2020/12/06
言葉が機能を失う時
Viという名前のエディタがある。初めてリリースされたのは1976年。僕が生まれるより20年近く早い。上記の画像はWikipediaから拝借したViの実行画面だが、これは今からする話にはやや不適切かもしれない。というのも、この画像のViは明らかにモダンなコンピュータ上で実行されており、‘76年の頃のそれよりもはるかに解像度が高く発色数にも優れていることがうかがえるからだ。
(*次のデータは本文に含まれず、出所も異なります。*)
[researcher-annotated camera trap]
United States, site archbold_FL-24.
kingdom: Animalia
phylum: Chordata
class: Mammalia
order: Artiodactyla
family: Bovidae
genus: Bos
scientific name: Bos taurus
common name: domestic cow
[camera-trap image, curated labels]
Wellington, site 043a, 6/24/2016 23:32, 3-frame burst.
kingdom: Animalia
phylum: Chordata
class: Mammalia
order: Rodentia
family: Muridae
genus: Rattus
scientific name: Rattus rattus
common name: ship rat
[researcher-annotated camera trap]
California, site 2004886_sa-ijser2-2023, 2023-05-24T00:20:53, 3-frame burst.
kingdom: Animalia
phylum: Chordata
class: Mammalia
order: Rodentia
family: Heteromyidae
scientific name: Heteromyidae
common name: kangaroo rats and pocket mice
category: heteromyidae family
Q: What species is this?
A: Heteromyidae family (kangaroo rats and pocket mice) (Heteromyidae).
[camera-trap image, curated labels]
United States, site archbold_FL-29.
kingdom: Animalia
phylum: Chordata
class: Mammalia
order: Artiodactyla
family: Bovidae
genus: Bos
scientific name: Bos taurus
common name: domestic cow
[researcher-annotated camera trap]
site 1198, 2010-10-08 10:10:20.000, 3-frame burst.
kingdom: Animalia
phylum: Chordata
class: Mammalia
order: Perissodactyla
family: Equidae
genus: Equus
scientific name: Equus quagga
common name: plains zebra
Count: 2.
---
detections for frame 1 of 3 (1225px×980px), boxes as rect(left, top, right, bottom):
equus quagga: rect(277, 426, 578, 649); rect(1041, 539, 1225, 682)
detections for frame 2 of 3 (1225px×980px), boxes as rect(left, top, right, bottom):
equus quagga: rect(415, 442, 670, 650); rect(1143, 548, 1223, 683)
Viという名称は英単語のVisualに由来しているらしい。このモダンに実行されたViでさえ、黒い背景とあらかさまにジャギった白い文字からビジュアル性を感じ取れる人はそう多くないと思われる。今日の基準から言えばむしろコマンドラインの方に近い。しかし、‘76年の段階においてはViの持つ機能が十分にビジュアルという単語に値するものであったことは、当時のコンピュータ史を紐解けば想像に難くない。
ここまで読んで「ああ、これは自分向きの記事じゃないな」 と思った人もいるかもしれないが、こういった概念はなにもコンピュータに限った話ではない。記事タイトルの通り、ある言葉の文脈が人々の認識に伴って変化していくということは、もっと普遍的な事例にも当てはまる。